Provides train/test indices to split time series data samples that are observed at fixed time intervals, in train/test sets. In each split, test indices must be higher than before.
- Parameters
- min_train_sizeint, default=0
Minimum size for the training set. Can be 0.
- max_train_sizeint, default=np.inf
Maximum size for the training set, aka the window.
- min_test_sizeint, default=1
Minimum size for the test set. Will stop rolling when there are not enough remaining data samples.
- max_test_sizeint, default=1
Maximum size for the test set. Set it to a small number so that each split will not use up the whole sample.
- gap_sizeint, default=0
The gap between the training set and the test set.

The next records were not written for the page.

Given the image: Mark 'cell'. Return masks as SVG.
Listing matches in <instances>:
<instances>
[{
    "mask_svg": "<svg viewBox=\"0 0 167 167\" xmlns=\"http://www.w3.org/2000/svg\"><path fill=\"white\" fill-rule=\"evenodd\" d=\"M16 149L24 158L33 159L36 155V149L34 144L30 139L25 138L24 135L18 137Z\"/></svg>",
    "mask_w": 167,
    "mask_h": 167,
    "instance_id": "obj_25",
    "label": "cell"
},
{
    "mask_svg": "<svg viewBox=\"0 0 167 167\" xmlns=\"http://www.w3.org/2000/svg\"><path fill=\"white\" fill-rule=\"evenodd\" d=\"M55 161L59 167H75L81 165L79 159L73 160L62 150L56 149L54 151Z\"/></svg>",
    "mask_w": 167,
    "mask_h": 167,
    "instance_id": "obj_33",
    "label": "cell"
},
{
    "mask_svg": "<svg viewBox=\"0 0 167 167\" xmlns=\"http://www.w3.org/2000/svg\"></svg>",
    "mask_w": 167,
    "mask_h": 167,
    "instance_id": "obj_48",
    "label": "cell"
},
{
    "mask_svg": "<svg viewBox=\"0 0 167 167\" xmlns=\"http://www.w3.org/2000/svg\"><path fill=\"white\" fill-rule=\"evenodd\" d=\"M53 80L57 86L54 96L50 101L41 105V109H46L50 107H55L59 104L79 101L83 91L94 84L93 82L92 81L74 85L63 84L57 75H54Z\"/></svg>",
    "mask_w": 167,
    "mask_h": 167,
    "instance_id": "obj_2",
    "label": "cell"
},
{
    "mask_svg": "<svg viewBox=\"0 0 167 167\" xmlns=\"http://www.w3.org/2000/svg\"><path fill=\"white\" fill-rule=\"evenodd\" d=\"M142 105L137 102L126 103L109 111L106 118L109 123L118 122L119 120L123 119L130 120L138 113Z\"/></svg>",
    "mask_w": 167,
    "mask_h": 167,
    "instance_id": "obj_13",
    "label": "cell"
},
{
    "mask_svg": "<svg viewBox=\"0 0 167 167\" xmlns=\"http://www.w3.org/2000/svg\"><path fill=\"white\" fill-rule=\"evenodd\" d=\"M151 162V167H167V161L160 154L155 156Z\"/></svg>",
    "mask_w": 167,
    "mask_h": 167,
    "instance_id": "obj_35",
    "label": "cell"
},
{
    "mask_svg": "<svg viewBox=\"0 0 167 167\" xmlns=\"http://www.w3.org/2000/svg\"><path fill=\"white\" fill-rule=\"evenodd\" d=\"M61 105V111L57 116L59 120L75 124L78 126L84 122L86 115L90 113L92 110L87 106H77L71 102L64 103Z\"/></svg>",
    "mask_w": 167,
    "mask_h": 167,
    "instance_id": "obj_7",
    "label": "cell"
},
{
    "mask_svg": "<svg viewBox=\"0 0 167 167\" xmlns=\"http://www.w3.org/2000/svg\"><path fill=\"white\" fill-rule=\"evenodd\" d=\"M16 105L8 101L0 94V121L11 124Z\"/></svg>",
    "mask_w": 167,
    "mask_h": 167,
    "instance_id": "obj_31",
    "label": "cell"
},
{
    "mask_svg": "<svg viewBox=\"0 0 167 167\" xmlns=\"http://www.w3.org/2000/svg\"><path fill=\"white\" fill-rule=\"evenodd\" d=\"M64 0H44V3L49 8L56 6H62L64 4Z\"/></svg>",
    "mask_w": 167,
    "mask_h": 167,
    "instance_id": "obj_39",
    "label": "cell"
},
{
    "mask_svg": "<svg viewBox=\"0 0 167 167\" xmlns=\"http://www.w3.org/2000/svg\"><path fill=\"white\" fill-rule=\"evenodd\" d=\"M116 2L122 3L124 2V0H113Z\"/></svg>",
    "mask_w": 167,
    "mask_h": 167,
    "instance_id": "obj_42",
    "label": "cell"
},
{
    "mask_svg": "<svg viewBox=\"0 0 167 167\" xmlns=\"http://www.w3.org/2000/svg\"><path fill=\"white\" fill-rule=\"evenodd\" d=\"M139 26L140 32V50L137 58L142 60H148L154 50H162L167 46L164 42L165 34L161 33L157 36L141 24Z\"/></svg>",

- roll_sizeint, default=`max_test_size`
The length by which each split move forward. The default value ensures that each data sample is test for at most once. A smaller value allows overlapped test sets. It has a similar flavor with rolling back but with the opposite direction.
Examples
>>> import numpy as np >>> from tscv import GapRollForward >>> X = np.array([[1, 2], [3, 4], [1, 2], [3, 4], [1, 2], [3, 4]]) >>> y = np.array([1, 2, 3, 4, 5, 6]) >>> cv = GapRollForward() >>> print(cv) GapRollForward(gap_size=0, max_test_size=1, max_train_size=inf, min_test_size=1, min_train_size=0, roll_size=1) >>> for train_index, test_index in cv.split(X): ... print("TRAIN:", train_index, "TEST:", test_index) ... X_train, X_test = X[train_index], X[test_index] ... y_train, y_test = y[train_index], y[test_index] TRAIN: [] TEST: [0] TRAIN: [0] TEST: [1] TRAIN: [0 1] TEST: [2] TRAIN: [0 1 2] TEST: [3] TRAIN: [0 1 2 3] TEST: [4] TRAIN: [0 1 2 3 4] TEST: [5] >>> X = np.random.randn(10, 2) >>> y = np.random.randn(10) >>> cv = GapRollForward(min_train_size=1, max_train_size=3, ... min_test_size=1, max_test_size=3, ... gap_size=2, roll_size=2) >>> for train_index, test_index in cv.split(X): ... print("TRAIN:", train_index, "TEST:", test_index) ... X_train, X_test = X[train_index], X[test_index] ... y_train, y_test = y[train_index], y[test_index] TRAIN: [0] TEST: [3 4 5] TRAIN: [0 1 2] TEST: [5 6 7] TRAIN: [2 3 4] TEST: [7 8 9] TRAIN: [4 5 6] TEST: [9]
- get_n_splits(X=None, y=None, groups=None)[source]
Returns the number of splitting iterations in the cross-validator
- Parameters
- Xarray-like, shape (n_samples, n_features)
Training data, where n_samples is the number of samples and n_features is the number of features.
- yobject
Always ignored, exists for compatibility.
- groupsobject
Always ignored, exists for compatibility.
- Returns
- n_splitsint
Returns the number of splitting iterations in the cross-validator.
- split(X, y=None, groups=None)[source]
Generate indices to split data into training and test set.
- Parameters
- Xarray-like, shape (n_samples, n_features)
Training data, where n_samples is the number of samples and n_features is the number of features.
- yarray-like, shape (n_samples,)
Always ignored, exists for compatibility.
- groupsarray-like, with shape (n_samples,)
Always ignored, exists for compatibility.
- Yields
- trainndarray
The training set indices for that split.
- testndarray
The testing set indices for that split.